About Security Information Exchange (SIE)
The Security Information Exchange (SIE), from Farsight Security® Inc. (now a part of DomainTools), is a scalable and adaptable real-time data streaming and information sharing platform. SIE collects and provides access to more than 200,000 observations per-second of raw data from its global sensor network. Farsight also applies unique and proprietary methods for improving usability of the data, directly sharing the refined intelligence with SIE customers and DNSDB®, one of the world’s largest passive DNS (pDNS) databases.
The diverse set of data available from SIE includes the following and is relevant and useful for practitioners in various technology roles:
- Raw and processed passive DNS data
- Darknet/darkspace telescope data
- SPAM sources and URLs
- Phishing URLs and associated targeted brands
- Connection attempts from malware-infected systems (as seen by a sinkhole)
- Network traffic blocked by Intrusion Detection Systems (IDS) and firewall devices
Each unique set of data in SIE is known as a channel and the data acquired from a specific channel can be customized to meet the needs of each customer, enabling you to subscribe to and access only the channels needed to solve your problem. A channel in SIE may be the result from analyzing the data or a subset of data from other channels.
Why Passive DNS (pDNS)?
DNS is a critical component of Internet communication and almost all Internet transactions begin with a DNS query and response.
- Visiting a website? Your system uses DNS to resolve the IP address of the hostname for the website you are attempting to access
- Sending an email? Email uses DNS to resolve the IP address of the mail exchange server your message should be delivered to
DNS serves as early warning and detection solution for phishing, spam, malicious and suspicious behaviors, and other attacks. DNS intelligence is considered the only source of “ground truth” information for the Internet.
Passive DNS (pDNS) begins with raw DNS traffic that is observed and collected by passive DNS sensors and contributed to Farsight’s Security Information Exchange (SIE) by pDNS sensor operators. Once the data is sent to SIE, the data then passes through a series of processing phases:
- Deduplication: Channel 207, DNSDB Deduplicated Data
- Verification: Channel 208, DNSDB Verified Data
- Filtering: Channel 204, Processed DNS Data (which used by DNSDB)
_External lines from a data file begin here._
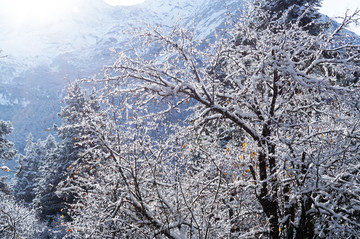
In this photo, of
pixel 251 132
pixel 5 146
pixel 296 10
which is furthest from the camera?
pixel 5 146

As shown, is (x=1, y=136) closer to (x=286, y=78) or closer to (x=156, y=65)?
(x=156, y=65)

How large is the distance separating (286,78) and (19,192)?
3177 centimetres

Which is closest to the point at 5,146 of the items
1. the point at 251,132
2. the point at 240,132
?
the point at 240,132

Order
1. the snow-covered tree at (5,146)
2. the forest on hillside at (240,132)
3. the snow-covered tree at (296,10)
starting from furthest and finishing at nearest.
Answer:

The end result is the highest-quality and most comprehensive passive DNS database, DNSDB, of its kind-with more than 100 billion unique DNS resource records since 2010.
Farsight Security’s mission is to make the Internet a safer place. We provide security solutions that empower customers with meaningful and relevant intelligence. This information provides customers with insights about the network configuration of a threat and the surrounding network on the Internet for improving the value and impact of threat intelligence and research.
The Security Information Exchange (SIE), from Farsight Security Inc., is designed with privacy in mind. The passive DNS (pDNS) sensors do not collect Personally Identifiable Information (PII) from client resolvers (also known as stub) by deliberately collecting between recursive resolvers and authoritative servers.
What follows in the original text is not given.